Poet Laureate Carol Ann Duffy chooses 100 poems - including those from other conflicts and cultures - to commemorate the Armistice of 1918, and themes of peace and truce more generally.
The Armistice of 1918 brought ceasefire to the war on the Western Front, but 'the Great War' would not as hoped be 'the war to end all wars'. In this affecting selection, the Poet Laureate, Carol Ann Duffy, guides us deep into the act and root of 'armistice': its stoppage or 'stand' of arms, its search for truce and ceasefire.
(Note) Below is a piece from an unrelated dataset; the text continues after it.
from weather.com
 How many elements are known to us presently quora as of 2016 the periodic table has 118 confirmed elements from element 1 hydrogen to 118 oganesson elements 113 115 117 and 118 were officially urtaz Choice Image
In 100 poems, our most cherished poets of the Great War speak alongside those from other conflicts and cultures, so that we hear some of the lesser-heard voices of war, including wives, families, those left behind.
These poems of war and peace memorialise the horror and the tragedy of conflict. At the same time, in armistice, they become a record of renewal and a testimony to hope.
Carol Ann Duffy won the 1993 Whitbread Award for Poetry and the Forward Prize for Best Collection for Mean Time. The World's Wife received the E. M. Forster Award in America, while Rapture won the T. S. Eliot Prize 2005. She is Professor of Contemporary Poetry at Manchester Metropolitan University. Her most recent volumes are New and Collected Poems for Children (2009) and The Bees (2011), which won the Costa Poetry Award. Her Collected Poems was published in 2015. She is Poet Laureate.